Seraj, chanteur classique de poésie mystique iranienne, très connu en Iran, semblait à l’aise dans ce cadre religieux entouré d’un groupe de huit musiciens venus spécialement d’Iran pour l’occasion. Elevé dès son enfance au son des poèmes de Hâfez, il affirma avoir hérité de son père l’amour de la poésie chantée de Rumi ou de Saadi. Seraj s’est dit honoré de pouvoir transmettre sa passion à un tel public. Il a également souhaité communiquer de la sorte un message de paix et d’amour dans le cœur des hommes. C’est ainsi que durant 1h30, le public put savourer la voix suave du chanteur et les sons envoûtants du ney, du daf, ou du kemanstsheh, et les sonorités cristallines du santour, du tar et setar.

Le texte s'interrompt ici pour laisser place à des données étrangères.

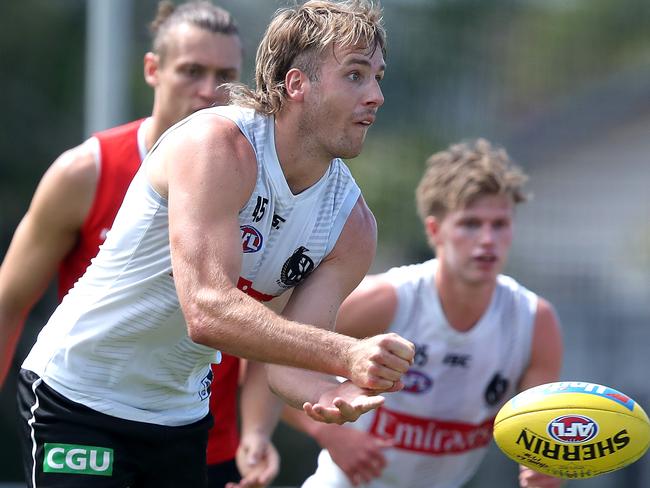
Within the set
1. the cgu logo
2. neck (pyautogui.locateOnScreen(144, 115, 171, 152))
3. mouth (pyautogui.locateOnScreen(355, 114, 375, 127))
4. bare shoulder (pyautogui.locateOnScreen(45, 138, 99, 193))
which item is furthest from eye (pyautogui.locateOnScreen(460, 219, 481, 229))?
the cgu logo

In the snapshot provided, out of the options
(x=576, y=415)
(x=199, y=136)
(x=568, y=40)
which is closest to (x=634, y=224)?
(x=568, y=40)

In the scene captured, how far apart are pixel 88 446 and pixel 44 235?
3.86ft

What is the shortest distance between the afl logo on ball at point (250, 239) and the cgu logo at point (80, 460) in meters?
0.80

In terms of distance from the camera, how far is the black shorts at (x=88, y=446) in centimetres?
373

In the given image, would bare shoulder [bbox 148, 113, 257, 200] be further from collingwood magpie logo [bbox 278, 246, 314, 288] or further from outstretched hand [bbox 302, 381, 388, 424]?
outstretched hand [bbox 302, 381, 388, 424]

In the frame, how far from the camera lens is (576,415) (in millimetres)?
3873

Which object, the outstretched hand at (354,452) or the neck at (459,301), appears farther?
the neck at (459,301)

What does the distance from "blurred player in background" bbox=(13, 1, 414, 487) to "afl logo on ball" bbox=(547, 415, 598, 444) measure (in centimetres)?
78

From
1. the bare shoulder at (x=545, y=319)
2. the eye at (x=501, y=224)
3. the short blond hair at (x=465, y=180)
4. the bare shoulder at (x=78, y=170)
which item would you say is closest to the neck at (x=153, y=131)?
the bare shoulder at (x=78, y=170)

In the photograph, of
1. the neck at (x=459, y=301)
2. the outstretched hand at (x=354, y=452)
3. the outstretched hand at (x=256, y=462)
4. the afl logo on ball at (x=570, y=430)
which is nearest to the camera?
the afl logo on ball at (x=570, y=430)

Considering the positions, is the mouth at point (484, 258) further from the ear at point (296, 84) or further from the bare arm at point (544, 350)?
the ear at point (296, 84)

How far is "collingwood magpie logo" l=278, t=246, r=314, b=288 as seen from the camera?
372 centimetres

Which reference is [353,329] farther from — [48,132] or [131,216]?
[48,132]

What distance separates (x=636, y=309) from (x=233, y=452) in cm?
618
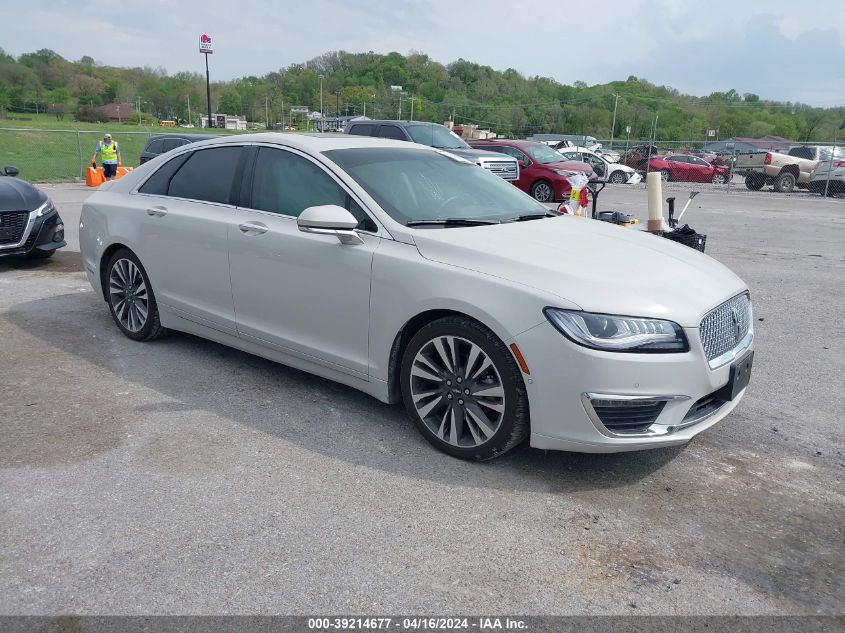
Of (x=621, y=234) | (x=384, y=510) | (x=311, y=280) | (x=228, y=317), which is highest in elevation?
(x=621, y=234)

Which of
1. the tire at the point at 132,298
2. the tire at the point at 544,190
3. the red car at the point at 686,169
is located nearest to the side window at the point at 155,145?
the tire at the point at 544,190

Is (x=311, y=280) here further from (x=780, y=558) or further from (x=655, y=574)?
(x=780, y=558)

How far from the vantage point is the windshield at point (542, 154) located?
738 inches

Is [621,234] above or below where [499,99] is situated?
below

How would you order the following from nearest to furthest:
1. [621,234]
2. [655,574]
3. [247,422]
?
[655,574]
[247,422]
[621,234]

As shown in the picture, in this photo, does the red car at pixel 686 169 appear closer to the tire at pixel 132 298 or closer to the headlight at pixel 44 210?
the headlight at pixel 44 210

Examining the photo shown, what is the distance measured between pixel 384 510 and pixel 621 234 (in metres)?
2.29

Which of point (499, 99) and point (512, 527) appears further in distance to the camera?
point (499, 99)

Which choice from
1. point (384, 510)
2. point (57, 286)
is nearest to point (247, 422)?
point (384, 510)

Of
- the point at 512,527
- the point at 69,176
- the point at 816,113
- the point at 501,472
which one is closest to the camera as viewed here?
Result: the point at 512,527

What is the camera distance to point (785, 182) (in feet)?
81.4

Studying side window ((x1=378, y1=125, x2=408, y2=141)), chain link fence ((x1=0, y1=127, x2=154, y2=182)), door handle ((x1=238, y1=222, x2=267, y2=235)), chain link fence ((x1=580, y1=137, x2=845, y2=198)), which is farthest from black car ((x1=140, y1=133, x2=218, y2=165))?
chain link fence ((x1=580, y1=137, x2=845, y2=198))

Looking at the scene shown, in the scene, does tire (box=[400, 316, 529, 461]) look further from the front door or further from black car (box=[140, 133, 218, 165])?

S’il est vrai que la signification des ghazals ne pouvait être saisie par la majorité du public présent dans la chapelle, au moins la musicalité de la rime alliée à la magie du lieu, a-t-elle envoûté nombre d’entre eux, comme en a témoigné l’un des responsables du centre de musique baroque de Versailles [7]. Jeunes, vieux, hommes, femmes, iraniens, non iraniens, ils étaient venus nombreux, parfois même de loin, pour participer à cette manifestation qui laissera sans doute un souvenir inoubliable dans le cœur des amoureux de la poésie et de la musique. Même si, certains pouvaient reprocher les mauvaises conditions acoustiques du concert, beaucoup sur le parvis de la Chapelle Royale ne se lassaient pas d’échanger leurs impressions. Certains formulèrent même le vœux d’aller savourer cette ambiance sur place, c’est-à-dire en Iran, tandis que d’autres, ont seulement espéré voir se renouveler ce genre de manifestation. Pour finir, tous se sont félicités de cet hommage rendu à Hâfez, ainsi qu’à ses Ghazals [8], dans le prestigieux cadre du Château de Versailles.

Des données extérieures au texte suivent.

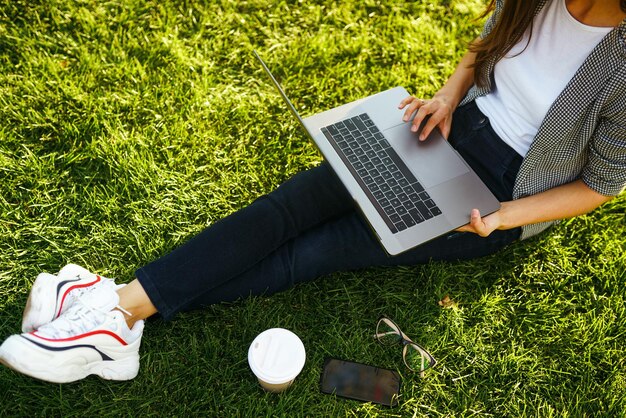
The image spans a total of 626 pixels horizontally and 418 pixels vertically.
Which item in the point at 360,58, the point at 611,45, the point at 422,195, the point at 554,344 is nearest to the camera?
the point at 611,45

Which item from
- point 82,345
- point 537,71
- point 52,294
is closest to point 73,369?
point 82,345

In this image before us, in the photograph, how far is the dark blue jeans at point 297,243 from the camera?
6.72 feet

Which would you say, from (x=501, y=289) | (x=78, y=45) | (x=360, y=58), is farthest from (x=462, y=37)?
(x=78, y=45)

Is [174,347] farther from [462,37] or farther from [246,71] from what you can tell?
[462,37]

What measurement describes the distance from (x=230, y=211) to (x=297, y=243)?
486 mm

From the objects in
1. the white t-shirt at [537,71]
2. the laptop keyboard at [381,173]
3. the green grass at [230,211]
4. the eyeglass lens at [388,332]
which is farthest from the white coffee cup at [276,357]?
the white t-shirt at [537,71]

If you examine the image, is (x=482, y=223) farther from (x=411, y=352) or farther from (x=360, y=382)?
(x=360, y=382)

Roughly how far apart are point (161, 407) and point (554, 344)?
1630mm

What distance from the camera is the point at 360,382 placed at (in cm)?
219

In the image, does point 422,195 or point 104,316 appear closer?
point 104,316

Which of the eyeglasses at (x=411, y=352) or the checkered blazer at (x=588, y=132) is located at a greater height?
the checkered blazer at (x=588, y=132)

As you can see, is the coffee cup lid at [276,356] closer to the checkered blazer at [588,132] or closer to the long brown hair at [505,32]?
the checkered blazer at [588,132]

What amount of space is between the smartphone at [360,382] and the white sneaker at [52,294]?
91cm

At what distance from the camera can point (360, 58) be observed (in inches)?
123
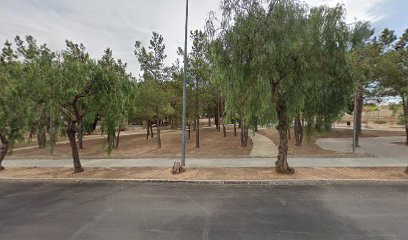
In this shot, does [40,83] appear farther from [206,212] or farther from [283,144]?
[283,144]

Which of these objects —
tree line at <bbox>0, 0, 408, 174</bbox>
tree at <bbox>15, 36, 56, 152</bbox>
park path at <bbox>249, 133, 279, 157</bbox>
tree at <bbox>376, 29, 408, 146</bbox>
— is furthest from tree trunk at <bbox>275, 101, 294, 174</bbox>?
tree at <bbox>15, 36, 56, 152</bbox>

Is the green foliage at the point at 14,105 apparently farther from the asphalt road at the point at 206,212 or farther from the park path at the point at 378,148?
the park path at the point at 378,148

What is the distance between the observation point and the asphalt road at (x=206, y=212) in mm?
5352

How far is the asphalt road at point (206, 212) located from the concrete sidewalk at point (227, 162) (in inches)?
132

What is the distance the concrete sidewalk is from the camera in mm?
11930

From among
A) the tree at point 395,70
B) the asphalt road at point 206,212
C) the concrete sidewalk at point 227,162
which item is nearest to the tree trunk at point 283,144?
the asphalt road at point 206,212

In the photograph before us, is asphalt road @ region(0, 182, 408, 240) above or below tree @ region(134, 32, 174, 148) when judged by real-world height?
below

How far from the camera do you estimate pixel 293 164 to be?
12070mm

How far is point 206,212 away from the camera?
6.58 m

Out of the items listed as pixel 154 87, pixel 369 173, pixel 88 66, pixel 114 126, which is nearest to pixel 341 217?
pixel 369 173

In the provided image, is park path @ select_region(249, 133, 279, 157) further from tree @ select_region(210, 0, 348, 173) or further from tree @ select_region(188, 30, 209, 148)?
tree @ select_region(188, 30, 209, 148)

[1] Abu Abdul’lah Mucharraf od-Din ibn Muslih od-Din, connu sous le nom de plume de Saadi (Chiraz en ?- 1291Chiraz) auteur notamment du Boustan (Verger) en vers, et du Golestan (Jardin des roses) en vers et en prose.

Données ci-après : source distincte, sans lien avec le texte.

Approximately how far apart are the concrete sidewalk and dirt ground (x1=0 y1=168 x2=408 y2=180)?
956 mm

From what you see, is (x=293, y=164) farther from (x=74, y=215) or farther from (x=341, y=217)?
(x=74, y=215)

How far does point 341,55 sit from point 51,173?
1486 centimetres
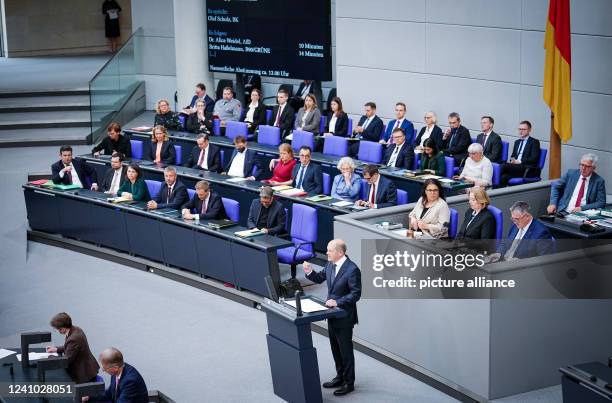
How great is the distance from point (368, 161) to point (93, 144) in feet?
24.0

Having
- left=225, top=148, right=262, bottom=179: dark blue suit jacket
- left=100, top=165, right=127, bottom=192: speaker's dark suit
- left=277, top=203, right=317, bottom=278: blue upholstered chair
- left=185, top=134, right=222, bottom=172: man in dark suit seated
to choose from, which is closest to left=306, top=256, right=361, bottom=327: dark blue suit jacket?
left=277, top=203, right=317, bottom=278: blue upholstered chair

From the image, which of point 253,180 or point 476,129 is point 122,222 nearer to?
point 253,180

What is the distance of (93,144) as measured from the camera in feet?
61.5

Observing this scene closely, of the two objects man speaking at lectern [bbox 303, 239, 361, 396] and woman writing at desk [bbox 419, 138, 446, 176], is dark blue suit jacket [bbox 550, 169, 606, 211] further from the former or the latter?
man speaking at lectern [bbox 303, 239, 361, 396]

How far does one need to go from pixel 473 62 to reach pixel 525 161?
239 centimetres

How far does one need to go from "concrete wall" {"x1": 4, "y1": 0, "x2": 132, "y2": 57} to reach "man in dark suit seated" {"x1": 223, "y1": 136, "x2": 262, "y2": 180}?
13.5 metres

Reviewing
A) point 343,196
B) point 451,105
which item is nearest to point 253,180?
point 343,196

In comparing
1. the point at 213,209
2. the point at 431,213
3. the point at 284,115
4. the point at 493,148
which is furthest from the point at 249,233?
the point at 284,115

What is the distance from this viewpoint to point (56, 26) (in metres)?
25.6

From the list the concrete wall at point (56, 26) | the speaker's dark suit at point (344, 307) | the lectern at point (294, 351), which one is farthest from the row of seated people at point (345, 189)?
the concrete wall at point (56, 26)

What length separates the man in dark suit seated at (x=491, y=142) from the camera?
13.2m

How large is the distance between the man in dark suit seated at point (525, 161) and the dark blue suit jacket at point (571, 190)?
81.5 inches

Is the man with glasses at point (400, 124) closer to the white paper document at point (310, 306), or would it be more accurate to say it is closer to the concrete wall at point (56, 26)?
the white paper document at point (310, 306)

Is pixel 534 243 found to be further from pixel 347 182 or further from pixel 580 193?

[2] Ferdowsi, (930 à Tus- 1020) auteur du "Shahnameh " ou Livre des Rois.
[3] Mawlawi Djalal a din Muhammad (Balkh- mort en 1213) appellé Rumi ou Mowlana, auteur du Mathnawi.
[4] Shams al din Muhammad, Khawadja ou Hâfez, est né entre 1317 et 1326 , à Shiraz, mort en 1390.
[5] Johann Wolfgang von GOETHE (1749-1832) auteur notamment de Faust, Werther, et du Divan occidental-oriental 1814-1819.
[6] Le prince Abou Ishaq Indju qui régna près de dix ans, à partir de 1343 fut le protecteur d’Hâfez.
[7] La mission du centre de musique baroque de Versailles est de faire redécouvrir et de promouvoir la musique des XVIIème et XVIIIème siècles. Ses actions s’articulent autours de trois axes : la recherche (un atelier d’études est associé au CNRS), la pédagogie (proposée aux Pages et Chantres de la Maîtrise), et la production (organisation de concerts et manifestations). Depuis 1996, le Centre de musique baroque s’est installé à l’Hôtel des Menus Plaisirs. Construit en 1739 pour abriter les ateliers organisant les plaisirs du Roi et de la cour, ces bâtiments retrouvent leur vocation initiale : concevoir des spectacles pour le Château de Versailles.
[8] Ghazal : signifie "vers" et remplace la qasida qui est la forme choisie chez les persans pour la panégyrique (éloge).